Griffin, 38, was born in Raleigh and grew up in Wilson. He became an Eagle Scout and spent summers in Morehead City before college. He traces his family roots back more than 300 years in the region around the Albermarle Sound.
He went to Washington to work for the late Sen. Jesse Helms after he graduated from Appalachian State University. Griffin also worked on Bush’s elections and for Sarah Palin when she was the GOP vice presidential nominee in 2008. He served in the White House office of media affairs from 2001 to 2003 and as a deputy communications director in the Treasury Department from 2003 to 2006.
Griffin then founded Hamilton Place Strategies, a policy and public affairs consulting firm in Washington.
He moved to New Bern last year.
“This is where I grew up and this is the part of the world I care about most,” he said in an interview. “I came back home to run for Congress because I did not feel eastern North Carolina was being represented well and I felt I had the experience and the ability to do better.”
He told the Third District convention that he believes that “life begins at conception,” opposes any infringement on gun rights afforded by the Second Amendment and argues that American citizenship should not be “given away” to illegal immigrants.
He also calls for lower spending to reduce the national debt.
The Crystal Coast Tea Party endorsed Griffin, but hasn’t backed Jones in recent primary races, said Bob Cavanaugh, the group’s chairman. Cavanaugh said he opposed Jones in part because Jones was against foreign aid.
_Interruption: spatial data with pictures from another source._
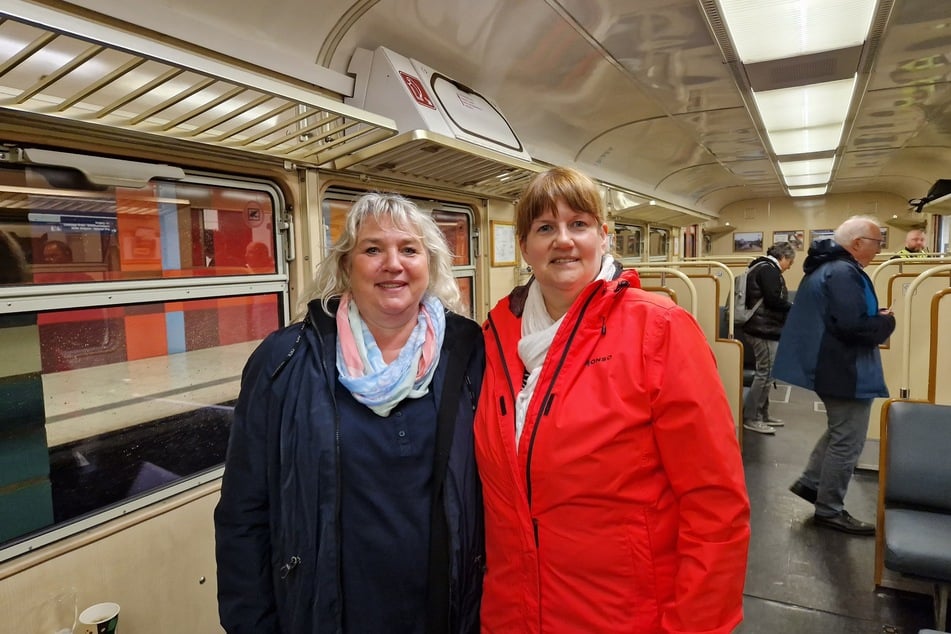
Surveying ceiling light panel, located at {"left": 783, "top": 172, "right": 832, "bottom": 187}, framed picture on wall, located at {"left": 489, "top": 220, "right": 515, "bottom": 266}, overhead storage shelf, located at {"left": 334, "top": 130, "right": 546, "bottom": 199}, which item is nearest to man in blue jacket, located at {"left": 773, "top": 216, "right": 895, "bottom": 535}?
overhead storage shelf, located at {"left": 334, "top": 130, "right": 546, "bottom": 199}

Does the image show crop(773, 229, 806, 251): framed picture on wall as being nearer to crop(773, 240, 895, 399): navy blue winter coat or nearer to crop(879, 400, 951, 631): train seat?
crop(773, 240, 895, 399): navy blue winter coat

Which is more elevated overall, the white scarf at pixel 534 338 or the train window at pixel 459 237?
the train window at pixel 459 237

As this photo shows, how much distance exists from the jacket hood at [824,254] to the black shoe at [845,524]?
1.56m

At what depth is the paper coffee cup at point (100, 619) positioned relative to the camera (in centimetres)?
176

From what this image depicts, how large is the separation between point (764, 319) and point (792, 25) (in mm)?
2900

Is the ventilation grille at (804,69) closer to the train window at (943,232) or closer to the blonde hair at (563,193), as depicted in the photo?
the blonde hair at (563,193)

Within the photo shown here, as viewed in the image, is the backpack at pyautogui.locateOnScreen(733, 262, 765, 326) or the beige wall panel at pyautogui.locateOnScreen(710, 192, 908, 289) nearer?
the backpack at pyautogui.locateOnScreen(733, 262, 765, 326)

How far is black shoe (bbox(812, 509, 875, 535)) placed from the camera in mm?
3412

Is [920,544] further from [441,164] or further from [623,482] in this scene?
[441,164]

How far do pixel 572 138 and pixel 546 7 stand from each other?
7.25 feet

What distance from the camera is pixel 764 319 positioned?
17.1ft

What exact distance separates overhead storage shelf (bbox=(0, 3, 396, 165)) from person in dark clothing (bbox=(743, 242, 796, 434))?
4.03m

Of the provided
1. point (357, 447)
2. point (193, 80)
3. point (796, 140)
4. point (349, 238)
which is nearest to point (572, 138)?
point (796, 140)

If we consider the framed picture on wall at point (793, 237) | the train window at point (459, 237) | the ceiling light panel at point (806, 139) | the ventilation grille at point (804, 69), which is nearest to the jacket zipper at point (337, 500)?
the train window at point (459, 237)
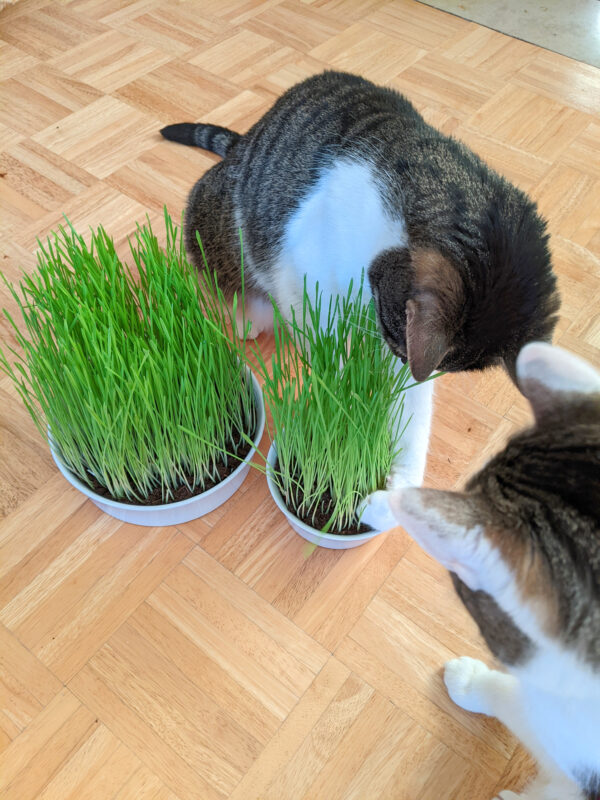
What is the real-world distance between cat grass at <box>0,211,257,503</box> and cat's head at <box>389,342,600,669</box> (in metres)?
0.35

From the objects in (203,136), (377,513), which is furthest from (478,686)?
(203,136)

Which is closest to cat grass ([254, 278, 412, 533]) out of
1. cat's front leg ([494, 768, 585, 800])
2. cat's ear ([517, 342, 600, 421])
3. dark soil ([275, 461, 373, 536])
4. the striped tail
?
dark soil ([275, 461, 373, 536])

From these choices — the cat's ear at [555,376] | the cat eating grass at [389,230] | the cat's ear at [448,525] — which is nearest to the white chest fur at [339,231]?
the cat eating grass at [389,230]

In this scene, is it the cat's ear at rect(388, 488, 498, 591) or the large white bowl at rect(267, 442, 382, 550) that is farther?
the large white bowl at rect(267, 442, 382, 550)

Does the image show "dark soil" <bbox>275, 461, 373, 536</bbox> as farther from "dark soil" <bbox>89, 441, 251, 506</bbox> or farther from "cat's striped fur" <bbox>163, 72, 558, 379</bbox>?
"cat's striped fur" <bbox>163, 72, 558, 379</bbox>

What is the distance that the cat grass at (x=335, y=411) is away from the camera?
0.66 meters

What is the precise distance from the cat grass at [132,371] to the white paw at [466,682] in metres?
0.38

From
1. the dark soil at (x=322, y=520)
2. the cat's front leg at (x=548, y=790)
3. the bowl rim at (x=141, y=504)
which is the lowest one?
the cat's front leg at (x=548, y=790)

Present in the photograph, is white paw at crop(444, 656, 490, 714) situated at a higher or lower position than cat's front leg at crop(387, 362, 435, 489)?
lower

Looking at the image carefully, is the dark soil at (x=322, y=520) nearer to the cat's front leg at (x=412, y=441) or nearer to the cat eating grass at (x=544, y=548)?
the cat's front leg at (x=412, y=441)

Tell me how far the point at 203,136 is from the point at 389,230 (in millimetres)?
667

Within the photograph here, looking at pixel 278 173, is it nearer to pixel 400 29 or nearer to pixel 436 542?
pixel 436 542

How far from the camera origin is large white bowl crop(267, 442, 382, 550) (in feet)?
2.44

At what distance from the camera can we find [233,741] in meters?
0.66
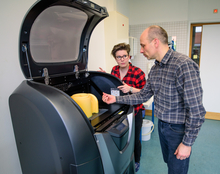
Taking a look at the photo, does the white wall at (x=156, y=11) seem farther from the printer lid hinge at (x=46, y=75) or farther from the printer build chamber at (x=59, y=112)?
the printer lid hinge at (x=46, y=75)

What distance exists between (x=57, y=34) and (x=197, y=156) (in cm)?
245

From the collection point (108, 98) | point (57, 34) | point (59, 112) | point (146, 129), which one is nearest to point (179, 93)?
point (108, 98)

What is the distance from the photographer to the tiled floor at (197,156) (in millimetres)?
1928

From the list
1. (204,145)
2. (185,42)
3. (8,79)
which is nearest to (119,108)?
(8,79)

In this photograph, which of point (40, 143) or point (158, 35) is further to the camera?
point (158, 35)

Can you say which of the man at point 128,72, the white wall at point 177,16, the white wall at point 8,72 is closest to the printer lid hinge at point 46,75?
the white wall at point 8,72

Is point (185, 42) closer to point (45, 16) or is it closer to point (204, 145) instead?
point (204, 145)

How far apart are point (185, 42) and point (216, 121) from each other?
77.3 inches

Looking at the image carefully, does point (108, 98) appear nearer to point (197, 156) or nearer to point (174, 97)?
point (174, 97)

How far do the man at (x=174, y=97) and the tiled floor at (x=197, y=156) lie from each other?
88cm

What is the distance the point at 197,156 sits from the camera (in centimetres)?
219

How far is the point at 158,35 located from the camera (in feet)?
3.54

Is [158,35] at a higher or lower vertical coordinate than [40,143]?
higher

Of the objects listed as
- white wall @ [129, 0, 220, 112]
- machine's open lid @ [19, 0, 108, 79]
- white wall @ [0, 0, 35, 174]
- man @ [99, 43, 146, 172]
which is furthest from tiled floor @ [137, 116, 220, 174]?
machine's open lid @ [19, 0, 108, 79]
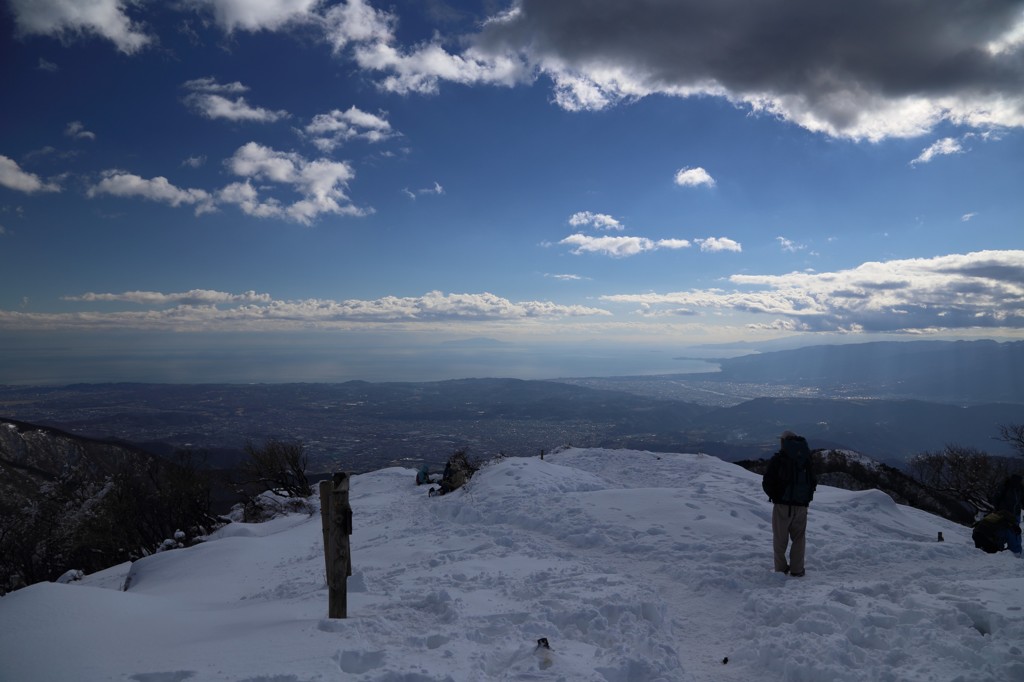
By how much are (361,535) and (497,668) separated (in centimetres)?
1007

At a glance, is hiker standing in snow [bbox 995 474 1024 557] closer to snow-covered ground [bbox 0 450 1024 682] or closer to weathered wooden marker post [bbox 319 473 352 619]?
snow-covered ground [bbox 0 450 1024 682]

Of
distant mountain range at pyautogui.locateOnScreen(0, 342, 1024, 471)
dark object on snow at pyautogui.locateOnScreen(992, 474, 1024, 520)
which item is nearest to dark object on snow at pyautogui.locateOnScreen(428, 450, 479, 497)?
dark object on snow at pyautogui.locateOnScreen(992, 474, 1024, 520)

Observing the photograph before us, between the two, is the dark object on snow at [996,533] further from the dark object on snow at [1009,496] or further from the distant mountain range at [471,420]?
the distant mountain range at [471,420]

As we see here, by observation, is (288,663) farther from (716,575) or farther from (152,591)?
(152,591)

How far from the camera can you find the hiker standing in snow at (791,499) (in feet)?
26.2

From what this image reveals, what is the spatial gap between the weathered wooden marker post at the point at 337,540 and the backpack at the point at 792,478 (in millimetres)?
6285

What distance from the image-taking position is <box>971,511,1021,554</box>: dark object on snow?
9.41 m

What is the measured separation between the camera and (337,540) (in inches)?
245

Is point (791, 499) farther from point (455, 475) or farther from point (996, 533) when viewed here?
point (455, 475)

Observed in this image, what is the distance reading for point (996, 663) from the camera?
15.3 ft

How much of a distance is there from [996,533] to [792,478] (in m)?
5.09

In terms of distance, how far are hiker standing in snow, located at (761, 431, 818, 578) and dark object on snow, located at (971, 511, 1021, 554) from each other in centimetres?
444

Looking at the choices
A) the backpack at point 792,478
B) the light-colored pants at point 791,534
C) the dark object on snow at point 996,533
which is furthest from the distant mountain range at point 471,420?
the dark object on snow at point 996,533

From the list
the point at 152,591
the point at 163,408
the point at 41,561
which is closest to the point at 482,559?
the point at 152,591
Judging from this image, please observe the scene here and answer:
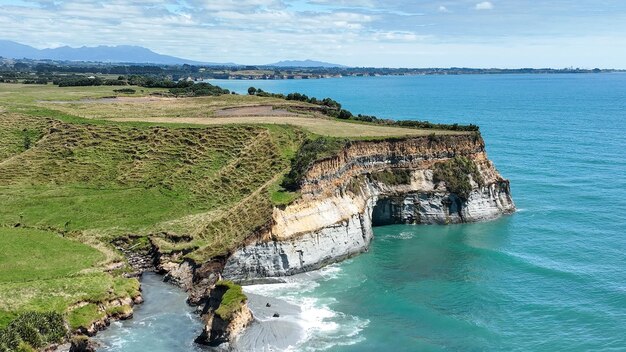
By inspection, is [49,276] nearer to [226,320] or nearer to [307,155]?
[226,320]

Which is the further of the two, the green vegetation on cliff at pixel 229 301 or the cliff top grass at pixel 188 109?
the cliff top grass at pixel 188 109

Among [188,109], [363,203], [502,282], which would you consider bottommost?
[502,282]

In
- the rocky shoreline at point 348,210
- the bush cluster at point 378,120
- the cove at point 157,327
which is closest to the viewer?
the cove at point 157,327

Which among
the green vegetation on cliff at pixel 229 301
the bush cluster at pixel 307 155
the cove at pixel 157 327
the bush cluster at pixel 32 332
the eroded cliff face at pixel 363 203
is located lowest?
the cove at pixel 157 327

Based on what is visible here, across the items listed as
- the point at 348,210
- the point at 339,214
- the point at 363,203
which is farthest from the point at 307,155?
the point at 363,203

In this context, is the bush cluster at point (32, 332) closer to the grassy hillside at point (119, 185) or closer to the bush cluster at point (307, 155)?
the grassy hillside at point (119, 185)

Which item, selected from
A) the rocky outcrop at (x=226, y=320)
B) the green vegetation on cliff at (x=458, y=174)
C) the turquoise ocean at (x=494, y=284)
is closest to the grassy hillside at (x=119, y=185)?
the green vegetation on cliff at (x=458, y=174)
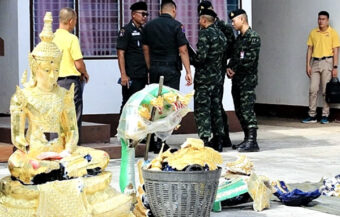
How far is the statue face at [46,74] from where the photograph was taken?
599 centimetres

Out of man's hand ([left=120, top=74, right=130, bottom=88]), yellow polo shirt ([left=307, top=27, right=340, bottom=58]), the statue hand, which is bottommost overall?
the statue hand

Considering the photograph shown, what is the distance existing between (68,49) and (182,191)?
12.0 ft

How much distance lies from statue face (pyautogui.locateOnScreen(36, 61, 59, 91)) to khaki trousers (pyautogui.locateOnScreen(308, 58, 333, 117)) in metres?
11.1

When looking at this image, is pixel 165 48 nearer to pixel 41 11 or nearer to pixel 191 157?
pixel 41 11

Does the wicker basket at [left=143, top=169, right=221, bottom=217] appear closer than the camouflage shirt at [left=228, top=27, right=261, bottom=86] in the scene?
Yes

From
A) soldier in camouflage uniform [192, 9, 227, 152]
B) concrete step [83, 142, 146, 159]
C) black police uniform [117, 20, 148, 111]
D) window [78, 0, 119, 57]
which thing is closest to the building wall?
window [78, 0, 119, 57]

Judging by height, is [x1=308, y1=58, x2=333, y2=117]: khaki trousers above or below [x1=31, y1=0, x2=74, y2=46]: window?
below

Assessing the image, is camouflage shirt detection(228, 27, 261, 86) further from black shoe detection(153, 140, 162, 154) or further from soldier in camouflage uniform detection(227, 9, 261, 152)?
black shoe detection(153, 140, 162, 154)

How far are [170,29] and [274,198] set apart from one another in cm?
362

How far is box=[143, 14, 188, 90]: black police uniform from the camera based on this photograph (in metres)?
11.1

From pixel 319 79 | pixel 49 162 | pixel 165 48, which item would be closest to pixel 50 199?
pixel 49 162

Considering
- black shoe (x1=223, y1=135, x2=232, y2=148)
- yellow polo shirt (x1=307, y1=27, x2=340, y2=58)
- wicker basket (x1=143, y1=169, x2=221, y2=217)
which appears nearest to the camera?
wicker basket (x1=143, y1=169, x2=221, y2=217)

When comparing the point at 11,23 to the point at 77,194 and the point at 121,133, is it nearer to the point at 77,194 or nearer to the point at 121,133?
the point at 121,133

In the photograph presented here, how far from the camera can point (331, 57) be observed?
1645cm
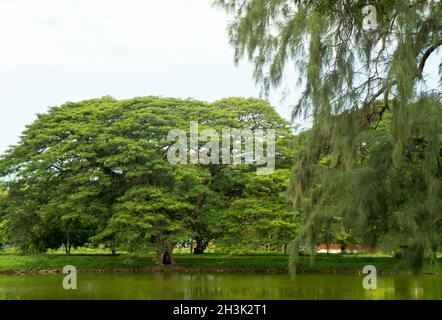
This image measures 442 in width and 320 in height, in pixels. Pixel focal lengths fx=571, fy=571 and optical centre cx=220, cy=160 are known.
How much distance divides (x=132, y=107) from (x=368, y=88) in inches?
531

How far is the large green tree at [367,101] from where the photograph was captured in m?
4.38

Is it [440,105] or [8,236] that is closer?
[440,105]

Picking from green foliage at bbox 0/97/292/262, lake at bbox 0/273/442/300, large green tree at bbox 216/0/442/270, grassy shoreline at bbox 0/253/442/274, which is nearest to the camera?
large green tree at bbox 216/0/442/270

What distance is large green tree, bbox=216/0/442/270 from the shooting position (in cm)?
438

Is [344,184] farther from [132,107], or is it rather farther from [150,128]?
[132,107]

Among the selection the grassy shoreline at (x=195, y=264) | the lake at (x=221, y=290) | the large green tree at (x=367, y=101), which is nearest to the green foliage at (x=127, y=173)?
the grassy shoreline at (x=195, y=264)

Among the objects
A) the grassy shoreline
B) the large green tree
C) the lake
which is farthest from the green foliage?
the large green tree

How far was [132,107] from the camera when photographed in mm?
17828

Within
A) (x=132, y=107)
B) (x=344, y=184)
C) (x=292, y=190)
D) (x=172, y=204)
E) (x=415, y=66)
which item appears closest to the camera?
(x=415, y=66)

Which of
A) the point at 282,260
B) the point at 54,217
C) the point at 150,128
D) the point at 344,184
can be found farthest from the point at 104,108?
the point at 344,184

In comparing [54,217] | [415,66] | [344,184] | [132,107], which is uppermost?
[132,107]

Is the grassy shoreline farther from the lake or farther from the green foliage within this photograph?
the lake

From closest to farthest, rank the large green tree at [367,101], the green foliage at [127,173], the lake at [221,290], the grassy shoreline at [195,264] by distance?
the large green tree at [367,101] < the lake at [221,290] < the green foliage at [127,173] < the grassy shoreline at [195,264]

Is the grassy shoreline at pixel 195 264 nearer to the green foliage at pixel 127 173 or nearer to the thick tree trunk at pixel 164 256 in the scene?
the thick tree trunk at pixel 164 256
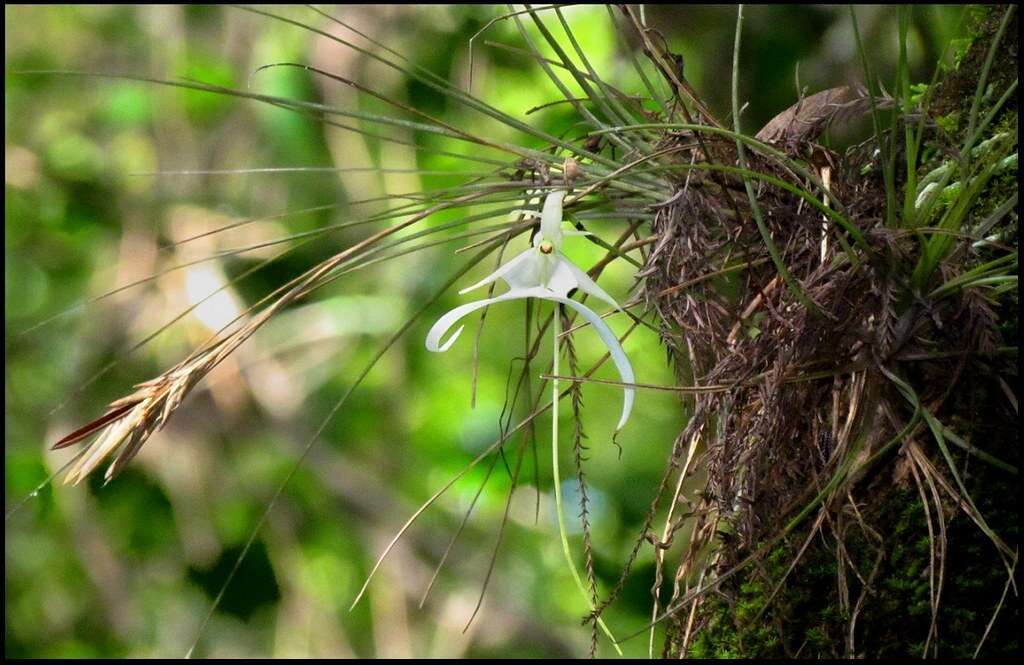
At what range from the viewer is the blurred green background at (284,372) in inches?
79.9

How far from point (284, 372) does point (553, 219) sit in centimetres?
170

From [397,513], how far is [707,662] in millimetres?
1572

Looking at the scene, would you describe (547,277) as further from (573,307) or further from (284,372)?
(284,372)

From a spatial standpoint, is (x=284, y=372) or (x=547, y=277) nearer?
(x=547, y=277)

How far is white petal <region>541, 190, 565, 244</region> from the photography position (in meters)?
0.51

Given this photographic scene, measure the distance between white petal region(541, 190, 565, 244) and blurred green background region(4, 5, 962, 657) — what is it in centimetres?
142

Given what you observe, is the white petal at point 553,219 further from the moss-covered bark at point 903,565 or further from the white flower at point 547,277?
the moss-covered bark at point 903,565

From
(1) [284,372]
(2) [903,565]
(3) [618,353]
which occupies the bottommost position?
(1) [284,372]

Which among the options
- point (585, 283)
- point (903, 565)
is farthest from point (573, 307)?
point (903, 565)

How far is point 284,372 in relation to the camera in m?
2.13

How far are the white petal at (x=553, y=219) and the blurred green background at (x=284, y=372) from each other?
1419mm

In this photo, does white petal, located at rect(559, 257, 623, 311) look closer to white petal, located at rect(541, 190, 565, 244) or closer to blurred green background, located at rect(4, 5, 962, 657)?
white petal, located at rect(541, 190, 565, 244)

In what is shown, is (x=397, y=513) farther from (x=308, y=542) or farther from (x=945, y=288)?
(x=945, y=288)

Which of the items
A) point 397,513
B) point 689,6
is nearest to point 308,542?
point 397,513
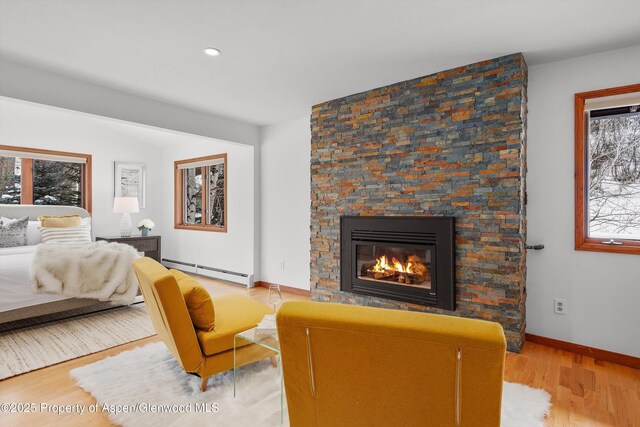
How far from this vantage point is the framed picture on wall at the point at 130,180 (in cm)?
591

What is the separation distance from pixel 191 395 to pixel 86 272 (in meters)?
2.18

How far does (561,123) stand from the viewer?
114 inches

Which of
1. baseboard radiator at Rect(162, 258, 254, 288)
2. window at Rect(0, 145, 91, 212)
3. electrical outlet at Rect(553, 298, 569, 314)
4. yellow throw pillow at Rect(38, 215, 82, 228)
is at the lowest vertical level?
baseboard radiator at Rect(162, 258, 254, 288)

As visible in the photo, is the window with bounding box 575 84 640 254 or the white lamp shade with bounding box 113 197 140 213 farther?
the white lamp shade with bounding box 113 197 140 213

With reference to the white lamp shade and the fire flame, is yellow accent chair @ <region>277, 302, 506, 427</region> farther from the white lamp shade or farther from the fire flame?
the white lamp shade

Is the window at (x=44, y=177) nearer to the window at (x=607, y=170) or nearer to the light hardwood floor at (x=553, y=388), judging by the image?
the light hardwood floor at (x=553, y=388)

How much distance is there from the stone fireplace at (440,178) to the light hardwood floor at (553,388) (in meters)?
0.29

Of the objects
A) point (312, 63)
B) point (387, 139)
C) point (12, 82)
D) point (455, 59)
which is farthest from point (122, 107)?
point (455, 59)

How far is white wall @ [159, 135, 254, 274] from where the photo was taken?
5168mm

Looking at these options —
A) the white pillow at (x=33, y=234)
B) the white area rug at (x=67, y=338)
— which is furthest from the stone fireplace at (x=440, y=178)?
the white pillow at (x=33, y=234)

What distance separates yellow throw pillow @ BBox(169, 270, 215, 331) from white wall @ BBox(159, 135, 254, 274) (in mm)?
2947

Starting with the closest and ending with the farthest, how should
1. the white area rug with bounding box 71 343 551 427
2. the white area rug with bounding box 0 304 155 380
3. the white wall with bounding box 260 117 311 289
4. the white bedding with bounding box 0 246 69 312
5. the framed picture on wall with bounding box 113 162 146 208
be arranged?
the white area rug with bounding box 71 343 551 427 → the white area rug with bounding box 0 304 155 380 → the white bedding with bounding box 0 246 69 312 → the white wall with bounding box 260 117 311 289 → the framed picture on wall with bounding box 113 162 146 208

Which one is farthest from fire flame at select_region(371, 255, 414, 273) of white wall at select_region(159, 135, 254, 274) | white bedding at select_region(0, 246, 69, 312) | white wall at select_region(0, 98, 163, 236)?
white wall at select_region(0, 98, 163, 236)

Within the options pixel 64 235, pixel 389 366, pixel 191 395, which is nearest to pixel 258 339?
pixel 191 395
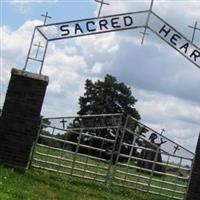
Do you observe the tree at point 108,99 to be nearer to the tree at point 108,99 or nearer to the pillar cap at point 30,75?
the tree at point 108,99

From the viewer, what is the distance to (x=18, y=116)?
53.5 ft

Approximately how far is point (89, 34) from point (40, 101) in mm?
2090

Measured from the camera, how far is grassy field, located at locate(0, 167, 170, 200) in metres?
12.8

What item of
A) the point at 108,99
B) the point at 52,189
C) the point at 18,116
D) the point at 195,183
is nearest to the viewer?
the point at 52,189

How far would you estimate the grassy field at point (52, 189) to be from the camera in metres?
12.8

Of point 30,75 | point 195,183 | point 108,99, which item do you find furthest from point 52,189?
point 108,99

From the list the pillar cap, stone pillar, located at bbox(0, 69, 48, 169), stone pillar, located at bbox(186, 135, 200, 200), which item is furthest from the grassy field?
the pillar cap

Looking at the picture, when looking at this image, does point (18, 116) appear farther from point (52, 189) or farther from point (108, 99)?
point (108, 99)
It’s a small part of the budget, and he said aid to Israel should be a priority.
Mark Price, a history teacher at Southwest Onslow High school, Jacksonville who attended the convention, said Jones was “a good man,” but that his 20 years in Congress were long enough.
Novinec, a third candidate in the race, has a lower profile and didn’t attend the convention. A retired Marine who served three tours of duty in Iraq and lives in Jacksonville, Novinec, 56, said he was running because “we need more honest, good people who want to do their civic duty.”
He also is concerned that the government has grown larger than the Founding Fathers intended.
Novinec said he was financing his campaign himself and would return the two donations he received _ $100 from his mother-in-law and $50 from someone else _ if he didn’t win the primary.
Griffin collected $118,000 in contributions in the first quarter of the year. Jones received $102,000 for the quarter.
But Griffin also has had support from two outside groups that bought ads on his behalf. One is the Emergency Committee for Israel, whose chairman, Bill Kristol, is the editor of the Weekly Standard, a conservative policy magazine. Its TV ad says Jones is the most liberal Republican and criticizes him for opposing sanctions on Iran.
Another is the Ending Spending Action Fund, founded by Joe Ricketts, the former CEO of TD Ameritrade and a conservative supporter. Its ad also accused Jones of being too liberal. Ending Spending is backed by Republican mega-donor and casino magnate Sheldon Adelson, a conservative backer of Israel and opponent of negotiations with Iran.
Jones hasn’t had a serious primary challenge since 2008, when he defeated Joe McLaughlin, who criticized Jones for his war opposition, 59 percent to 41 percent.